**Liste des tâches**
1 - Reproduisez à l’identique le passage de l’extrait sur l’étude IEA qui va de « L’étude estime en » jusqu’à « ainsi de 20. » inclus.
2 - Traduisez en anglais la phrase suivante de l’extrait sur l’étude IEA : « Pour les modules en silicium utilisés en Suisse en 2050, l’étude prévoit une durée d’amortissement de 1,5 an. »
3 - Selon l’extrait sur l’étude IEA, de combien d’années la durée de vie pourrait-elle être prolongée au maximum ?

**Texte extrait**
<<<<

L’étude IEA présente des chiffres concrets et des pronostics concernant les optimisations. On part, par exemple, du principe que l’épaisseur actuelle des wafers de 190 mm sera réduite à 120 mm, voire à 100 mm dans le meilleur des cas. Cette réduction est valable de manière analogue dans le cas du kerf loss, c’est-à-dire pour les pertes de matériau dues au sciage. Cela réduit sensiblement les besoins en énergie primaire. De plus, la quantité d’argent par cellule indispensable pour les contacts, aujourd’hui de 9,6 g/m2, devrait environ être réduite de moitié. L’épaisseur du verre devrait également passer de 4 à 3 mm, et même à 2 mm dans le meilleur des cas, ce qui permettrait de réaliser des économies d’énergie supplémentaires.
L’étude estime en outre que la durée de vie, actuellement de trente ans, pourrait être prolongée de 5 ans ou, au maximum, de 10 ans. Toutes ces optimisations pourraient contribuer à réduire la durée d’amortissement énergétique. Pour les modules en silicium utilisés en Suisse en 2050, l’étude prévoit une durée d’amortissement de 1,5 an. Sur une durée de vie de 30 ans, le taux de retour énergétique serait ainsi de 20.

>>>>

**Données brutes**
<<<<

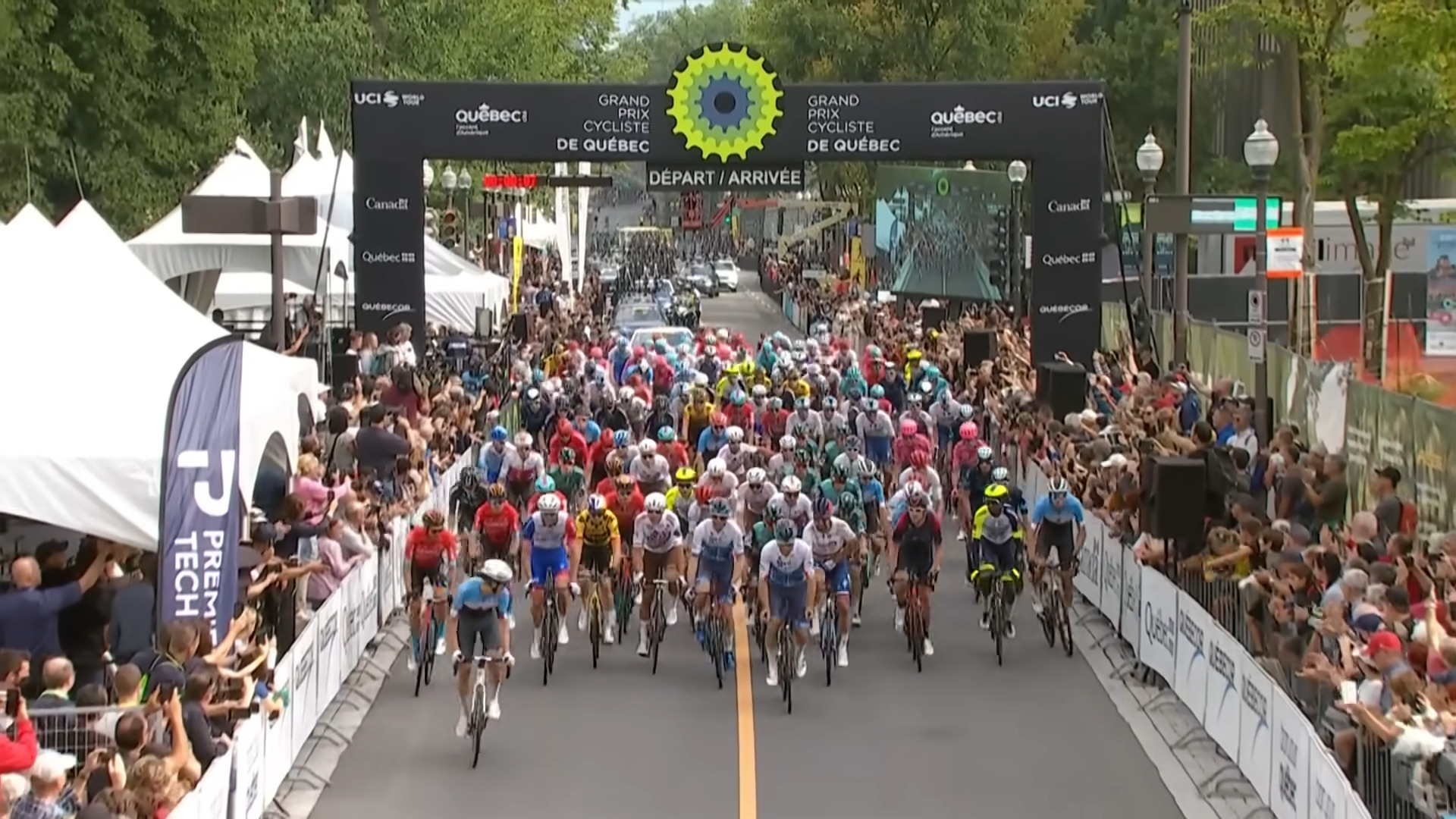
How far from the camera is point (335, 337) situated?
27.6 meters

>>>>

**Réponses par tâche**
1 -
L’étude estime en outre que la durée de vie, actuellement de trente ans, pourrait être prolongée de 5 ans ou, au maximum, de 10 ans. Toutes ces optimisations pourraient contribuer à réduire la durée d’amortissement énergétique. Pour les modules en silicium utilisés en Suisse en 2050, l’étude prévoit une durée d’amortissement de 1,5 an. Sur une durée de vie de 30 ans, le taux de retour énergétique serait ainsi de 20.

2 - For the silicon modules used in Switzerland in 2050, the study forecasts a payback period of 1.5 years.

3 - De 10 ans.